## Fragmento dado
· · · ·
Para establecer la satisfacción con la situación vital actual se consideró la evaluación de las entrevistadas sobre dicha situación y los motivos de la misma, las manifestaciones de tristeza, alegría, preocupación, esperanza, aburrimiento, soledad, así como sus planes vitales y la necesidad de cambios.[3]
3. Relaciones con la pareja
La calidad de las relaciones con la pareja que, como se mencionó, suelen ser relaciones de poder asimétricas y desiguales, es clave en la satisfacción con la situación vital de las mujeres. Diversos estudios muestran que los hombres son más vulnerables al estrés laboral mientras que las mujeres lo son al estrés familiar, especialmente al conflicto marital, los desengaños sentimentales y las pérdidas afectivas (Meneses, Feldman y Chacón 1999). Esto se debe a que, de acuerdo a pautas de socialización tradicionales, las mujeres forman vínculos de apego diádicos más sólidos, se comprometen más en los problemas de los allegados y asumen la responsabilidad del cuidado de los demás.
· · · ·
[Filas de un conjunto de datos de razonamiento espacial]
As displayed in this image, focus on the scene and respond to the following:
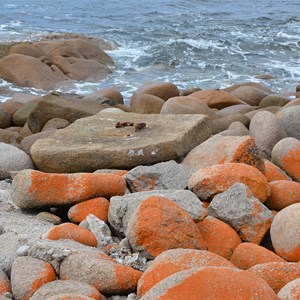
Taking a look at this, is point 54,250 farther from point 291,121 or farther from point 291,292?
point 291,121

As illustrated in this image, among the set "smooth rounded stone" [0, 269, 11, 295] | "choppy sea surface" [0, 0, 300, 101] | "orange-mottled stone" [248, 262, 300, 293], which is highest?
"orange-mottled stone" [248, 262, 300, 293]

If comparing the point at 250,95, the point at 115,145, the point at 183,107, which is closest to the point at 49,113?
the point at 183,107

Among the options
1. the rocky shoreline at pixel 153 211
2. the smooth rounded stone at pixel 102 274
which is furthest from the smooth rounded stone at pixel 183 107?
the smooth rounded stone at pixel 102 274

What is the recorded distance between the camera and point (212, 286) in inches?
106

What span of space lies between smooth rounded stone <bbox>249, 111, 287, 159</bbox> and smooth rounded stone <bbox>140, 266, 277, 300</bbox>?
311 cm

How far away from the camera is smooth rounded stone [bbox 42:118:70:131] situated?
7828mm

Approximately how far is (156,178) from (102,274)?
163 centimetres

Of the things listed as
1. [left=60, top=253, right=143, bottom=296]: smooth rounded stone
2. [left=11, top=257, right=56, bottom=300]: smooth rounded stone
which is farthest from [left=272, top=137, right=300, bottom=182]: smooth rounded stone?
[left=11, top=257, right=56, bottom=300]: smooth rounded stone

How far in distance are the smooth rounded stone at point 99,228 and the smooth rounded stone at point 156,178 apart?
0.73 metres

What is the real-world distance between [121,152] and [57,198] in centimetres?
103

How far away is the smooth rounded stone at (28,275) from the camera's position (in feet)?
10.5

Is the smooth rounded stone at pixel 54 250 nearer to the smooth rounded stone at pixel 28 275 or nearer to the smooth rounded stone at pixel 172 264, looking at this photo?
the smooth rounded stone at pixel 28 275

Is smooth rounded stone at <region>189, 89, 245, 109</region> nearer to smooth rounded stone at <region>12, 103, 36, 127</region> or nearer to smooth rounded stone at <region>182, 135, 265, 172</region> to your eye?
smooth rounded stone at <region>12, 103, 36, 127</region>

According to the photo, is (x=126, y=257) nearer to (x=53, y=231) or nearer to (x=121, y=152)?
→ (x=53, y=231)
· · · ·
## Instrucciones
a: Según el fragmento sobre las relaciones de pareja, ¿por qué las mujeres son más vulnerables al estrés familiar? Contesta en una a tres oraciones.
b: Responde con datos del fragmento sobre las relaciones de pareja:
(i) ¿Qué manifestaciones emocionales se tuvieron en cuenta para establecer la satisfacción con la situación vital actual?
(ii) ¿Cómo se describen las relaciones con la pareja?
(iii) ¿Qué estudio se cita sobre la vulnerabilidad de hombres y mujeres al estrés?
c: Prosigue el fragmento sobre las relaciones de pareja a partir de su última oración.
Los ítems proceden de otra fuente.

## Respuestas
a: Según pautas de socialización tradicionales, las mujeres forman vínculos de apego diádicos más sólidos, se comprometen más en los problemas de los allegados y asumen la responsabilidad del cuidado de los demás.

b:
(i) Tristeza, alegría, preocupación, esperanza, aburrimiento y soledad.
(ii) Como relaciones de poder asimétricas y desiguales.
(iii) Meneses, Feldman y Chacón (1999).

c:
Veintidós de las entrevistadas dicen llevarse bien con sus parejas con las cuales conviven, mientras que cinco refieren llevarse regular o mal y otras trece no tienen pareja actualmente o no conviven con ella (relación de noviazgo). Por otra parte, cuatro de las mujeres refieren que fueron golpeadas, dos de las cuales se separaron y las otras dos lograron que cesaran los golpes aunque definen sus relaciones actuales como regulares o malas. Dicen:
Con él no me llevo tan bien porque él es muy celoso: “no hagas esto, no hagas aquello, no te vistas así, por qué llegaste más tarde”, y hay días que me ahogo y digo ” ¿por qué tengo que estar soportando todo eso? “A veces tengo ganas de agarrar a mi hija e irme, pero tampoco es así…Y aunque él no quería, yo quise trabajar para salir de mi casa porque era siempre solo ocuparme del mundo de ahí adentro; no sabía qué ropa estaba de moda, ni qué pasaba. Y él tenía otra clase de libertad; si quería reunirse con los amigos se reunía y yo no lo puedo hacer. Ya perdí todas las esperanzas…Una persona así nunca cambia.
No nos llevamos bien porque desde que nació la nena él es muy celoso. No quiere que salga a ningún lado, que hable con mis tíos, con nadie. Solo quiere que esté en la pieza. Él no es de salir, se queda ahí a fastidiar; que “pasame esto”, que “pasame aquello”. No sé si seguir con él porque no estoy acostumbrada a estar encerrada. Yo a la vez siento que le quiero pero a la vez no, estoy confundida. La veo a la nena y digo: “Bueno, es mi destino, tengo que aguantar”. Después digo: “Pero ¿por qué voy a aguantar?” Discutimos porque yo le digo palabras feas. Yo quisiera volver a trabajar, estoy acostumbrada a tener mi plata, comprar mis cosas para que no diga que él me dio, pero ahora con la nena no puedo.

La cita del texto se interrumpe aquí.